Das Heilpraktikergesetz 1939 und die HPP-Wende 1993: Wie das deutsche Heilpraktiker-Recht heute funktioniert

Ein NS-Gesetz von 1939, ein Verwaltungsgerichts-Urteil von 1993 und eine amtsärztliche Prüfung mit gestaffelten Bestehensquoten: Wer die Rechts-Wirklichkeit der Heilpraktiker:innen 2026 verstehen will, muss in mehreren Schichten lesen.

Wer in Deutschland heilen will, ohne Ärztin oder Arzt zu sein, braucht eine Erlaubnis nach dem Heilpraktikergesetz. Diese Formel ist seit 87 Jahren in den Grundzügen unverändert und wirkt damit wie ein versteinerter Bestand aus einer anderen Republik. Das ist sie auch. Das „Gesetz über die berufsmäßige Ausübung der Heilkunde ohne Bestallung” trägt das Datum des 17. Februar 1939 und stammt aus der Feder des nationalsozialistischen Reichsinnenministeriums unter Wilhelm Frick. Dass es bis heute fortgilt, ist eines der bemerkenswertesten Beispiele für die Kontinuität des deutschen Verwaltungs-Rechts über politische Brüche hinweg.
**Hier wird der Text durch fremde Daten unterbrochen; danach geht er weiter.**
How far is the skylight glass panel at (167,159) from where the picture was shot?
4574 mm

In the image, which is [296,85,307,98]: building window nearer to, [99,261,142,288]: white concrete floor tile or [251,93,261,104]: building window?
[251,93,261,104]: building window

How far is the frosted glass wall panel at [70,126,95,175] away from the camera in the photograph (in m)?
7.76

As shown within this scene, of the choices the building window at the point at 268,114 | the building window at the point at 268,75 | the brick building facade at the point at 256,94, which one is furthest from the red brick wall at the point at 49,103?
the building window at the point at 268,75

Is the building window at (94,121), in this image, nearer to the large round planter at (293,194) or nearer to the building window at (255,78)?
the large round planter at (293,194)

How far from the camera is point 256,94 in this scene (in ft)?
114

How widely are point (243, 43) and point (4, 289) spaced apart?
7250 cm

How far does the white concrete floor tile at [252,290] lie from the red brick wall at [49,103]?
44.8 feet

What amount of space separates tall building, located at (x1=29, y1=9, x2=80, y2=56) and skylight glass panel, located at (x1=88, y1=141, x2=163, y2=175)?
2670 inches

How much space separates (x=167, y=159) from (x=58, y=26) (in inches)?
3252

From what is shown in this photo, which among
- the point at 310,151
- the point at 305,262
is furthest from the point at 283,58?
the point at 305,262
Vom freien Heilberuf zum NS-Gesetz

Bis 1939 war die Heilkunde in Deutschland rechtlich nahezu unreguliert. Die Reichsgewerbeordnung von 1869 hatte die sogenannte Kurierfreiheit etabliert: Jede Person konnte gewerblich Heilkunde ausüben, solange sie nicht den geschützten Titel „Arzt” verwendete. Die Weimarer Republik führte diese liberale Tradition fort. Naturheilkundige, Magnetiseur:innen, Magnetopath:innen, Massagen-Anbieter:innen und religiöse Heiler:innen arbeiteten neben der approbierten Ärzteschaft, häufig in den industriellen Ballungs-Räumen, wo der Zugang zu Ärzten teuer und schwierig war. Die Berufs-Statistik des Deutschen Reichs zählte für 1933 etwa 14.000 nicht-ärztliche Heilkundige.
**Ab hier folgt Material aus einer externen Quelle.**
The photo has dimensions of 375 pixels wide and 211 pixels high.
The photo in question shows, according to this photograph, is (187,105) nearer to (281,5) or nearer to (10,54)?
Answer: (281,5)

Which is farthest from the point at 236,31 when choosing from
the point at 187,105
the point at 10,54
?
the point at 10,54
Das NS-Regime verfolgte zunächst eine doppelte Strategie. Einerseits wollte es die nicht-akademische Heilkunde regulieren, um die ärztliche Profession zu privilegieren; andererseits hatte es Sympathien für eine „Neue Deutsche Heilkunde”, in der Schulmedizin und Naturheilkunde unter völkischen Vorzeichen integriert werden sollten. Das Heilpraktikergesetz von 1939 ist das Kompromiss-Ergebnis dieser konkurrierenden Interessen: Es führte den Berufs-Titel „Heilpraktiker” ein, knüpfte seine Ausübung an eine staatliche Erlaubnis und sah – in der ursprünglichen Fassung – vor, dass nach Ablauf einer Übergangs-Frist keine neuen Heilpraktiker mehr zugelassen werden sollten. Der Beruf sollte aussterben.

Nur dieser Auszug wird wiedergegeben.